**PROBLEM STATEMENT**
Transcribe the material below exactly as it appears.

[Begin]

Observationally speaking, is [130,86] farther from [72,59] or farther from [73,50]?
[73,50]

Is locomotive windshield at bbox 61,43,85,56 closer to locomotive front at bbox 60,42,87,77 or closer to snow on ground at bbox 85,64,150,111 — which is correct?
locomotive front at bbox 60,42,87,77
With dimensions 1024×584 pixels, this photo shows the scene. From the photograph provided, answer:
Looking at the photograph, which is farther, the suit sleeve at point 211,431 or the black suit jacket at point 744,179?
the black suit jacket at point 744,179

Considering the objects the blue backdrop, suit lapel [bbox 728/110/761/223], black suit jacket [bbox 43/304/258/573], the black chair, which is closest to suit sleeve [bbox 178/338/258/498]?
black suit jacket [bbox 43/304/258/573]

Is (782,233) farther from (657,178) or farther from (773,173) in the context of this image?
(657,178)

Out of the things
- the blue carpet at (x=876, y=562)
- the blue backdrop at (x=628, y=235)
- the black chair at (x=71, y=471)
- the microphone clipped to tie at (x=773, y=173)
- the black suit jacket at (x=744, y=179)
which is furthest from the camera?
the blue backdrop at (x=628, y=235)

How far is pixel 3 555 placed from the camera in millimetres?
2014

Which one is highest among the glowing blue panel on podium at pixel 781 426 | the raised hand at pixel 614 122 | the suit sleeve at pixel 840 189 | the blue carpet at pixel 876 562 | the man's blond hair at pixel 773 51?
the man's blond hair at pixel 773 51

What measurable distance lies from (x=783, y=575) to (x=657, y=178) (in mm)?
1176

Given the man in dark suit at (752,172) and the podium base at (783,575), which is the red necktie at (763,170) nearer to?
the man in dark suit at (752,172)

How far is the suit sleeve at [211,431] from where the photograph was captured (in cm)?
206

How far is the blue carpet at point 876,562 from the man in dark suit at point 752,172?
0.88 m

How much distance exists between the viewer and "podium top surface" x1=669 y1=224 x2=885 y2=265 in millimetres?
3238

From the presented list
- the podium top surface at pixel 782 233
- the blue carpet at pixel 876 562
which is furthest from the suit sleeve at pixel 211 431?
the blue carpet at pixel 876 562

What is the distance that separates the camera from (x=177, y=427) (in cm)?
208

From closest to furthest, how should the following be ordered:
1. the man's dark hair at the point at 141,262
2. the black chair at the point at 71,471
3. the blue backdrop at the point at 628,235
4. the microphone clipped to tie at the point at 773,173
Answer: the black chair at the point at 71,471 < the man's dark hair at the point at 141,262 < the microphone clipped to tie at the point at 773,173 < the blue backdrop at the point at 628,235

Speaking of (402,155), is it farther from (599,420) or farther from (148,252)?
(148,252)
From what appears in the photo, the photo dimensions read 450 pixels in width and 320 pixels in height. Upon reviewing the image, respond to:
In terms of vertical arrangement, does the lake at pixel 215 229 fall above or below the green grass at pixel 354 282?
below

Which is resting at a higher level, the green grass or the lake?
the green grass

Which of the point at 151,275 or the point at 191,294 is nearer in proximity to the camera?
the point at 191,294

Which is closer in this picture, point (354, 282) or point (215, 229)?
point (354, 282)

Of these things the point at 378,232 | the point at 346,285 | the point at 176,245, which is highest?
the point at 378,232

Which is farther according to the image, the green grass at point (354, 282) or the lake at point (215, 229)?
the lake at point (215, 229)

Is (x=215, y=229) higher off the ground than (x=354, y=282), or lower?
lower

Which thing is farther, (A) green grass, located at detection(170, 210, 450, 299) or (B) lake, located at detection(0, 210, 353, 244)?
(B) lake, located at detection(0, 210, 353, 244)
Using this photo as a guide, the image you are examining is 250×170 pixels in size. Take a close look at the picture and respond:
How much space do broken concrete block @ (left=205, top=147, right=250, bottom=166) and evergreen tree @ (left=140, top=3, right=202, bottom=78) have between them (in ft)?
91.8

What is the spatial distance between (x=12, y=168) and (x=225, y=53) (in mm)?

[End]

**ANSWER BELOW**
Observationally speaking, is [130,86] farther from [72,59] or farther from [73,50]?
[73,50]

Is locomotive windshield at bbox 61,43,85,56 closer to locomotive front at bbox 60,42,87,77 or closer to snow on ground at bbox 85,64,150,111 — which is correct?
locomotive front at bbox 60,42,87,77
With dimensions 1024×584 pixels, this photo shows the scene. From the photograph provided, answer:
Looking at the photograph, which is farther, the suit sleeve at point 211,431 or the black suit jacket at point 744,179?
the black suit jacket at point 744,179

Considering the objects the blue backdrop, suit lapel [bbox 728/110/761/223], black suit jacket [bbox 43/304/258/573], the black chair, which is closest to suit sleeve [bbox 178/338/258/498]?
black suit jacket [bbox 43/304/258/573]

Is (782,233) farther from (657,178) or farther from (773,173) in the context of this image?
(657,178)

Out of the things
- the blue carpet at (x=876, y=562)
- the blue backdrop at (x=628, y=235)
- the black chair at (x=71, y=471)
- the microphone clipped to tie at (x=773, y=173)
- the black suit jacket at (x=744, y=179)
which is furthest from the camera?
the blue backdrop at (x=628, y=235)

How far is pixel 3 555 placed from the camera in millimetres?
2014

Which one is highest among the glowing blue panel on podium at pixel 781 426 | the raised hand at pixel 614 122 | the suit sleeve at pixel 840 189 | the blue carpet at pixel 876 562 | the man's blond hair at pixel 773 51?
the man's blond hair at pixel 773 51

What measurable distance lies from (x=783, y=575) to (x=657, y=178) (in mm)?
1176

Given the man in dark suit at (752,172) and the podium base at (783,575), which is the red necktie at (763,170) nearer to?
the man in dark suit at (752,172)

How far is the suit sleeve at [211,431] from where the photograph was captured (in cm)?
206

How far is the blue carpet at point 876,562 from the man in dark suit at point 752,172?
0.88 m

How much distance exists between the viewer and "podium top surface" x1=669 y1=224 x2=885 y2=265 in millimetres?
3238

From the presented list
- the podium top surface at pixel 782 233
- the blue carpet at pixel 876 562
which is furthest from the suit sleeve at pixel 211 431?
the blue carpet at pixel 876 562

What is the distance that separates the camera from (x=177, y=427) (in cm)?
208

From closest to furthest, how should the following be ordered:
1. the man's dark hair at the point at 141,262
2. the black chair at the point at 71,471
3. the blue backdrop at the point at 628,235
4. the microphone clipped to tie at the point at 773,173
Answer: the black chair at the point at 71,471 < the man's dark hair at the point at 141,262 < the microphone clipped to tie at the point at 773,173 < the blue backdrop at the point at 628,235

Speaking of (402,155), is it farther from (599,420) or farther from (148,252)?
(148,252)
From what appears in the photo, the photo dimensions read 450 pixels in width and 320 pixels in height. Upon reviewing the image, respond to:
In terms of vertical arrangement, does the lake at pixel 215 229 fall above or below the green grass at pixel 354 282?
below

Which is resting at a higher level, the green grass or the lake?
the green grass

Which of the point at 151,275 or the point at 191,294 is nearer in proximity to the camera?
the point at 191,294

Which is closer in this picture, point (354, 282) or point (215, 229)?
point (354, 282)

Of these things the point at 378,232 | the point at 346,285 | the point at 176,245, which is highest?
the point at 378,232

Which is farther according to the image, the green grass at point (354, 282) or the lake at point (215, 229)?
the lake at point (215, 229)

Is (x=215, y=229) higher off the ground than (x=354, y=282), or lower?
lower

Which thing is farther, (A) green grass, located at detection(170, 210, 450, 299) or (B) lake, located at detection(0, 210, 353, 244)?
(B) lake, located at detection(0, 210, 353, 244)
Using this photo as a guide, the image you are examining is 250×170 pixels in size. Take a close look at the picture and respond:
How much space do broken concrete block @ (left=205, top=147, right=250, bottom=166) and evergreen tree @ (left=140, top=3, right=202, bottom=78) have between them (in ft)?
91.8

What is the spatial distance between (x=12, y=168) and (x=225, y=53) (in mm)?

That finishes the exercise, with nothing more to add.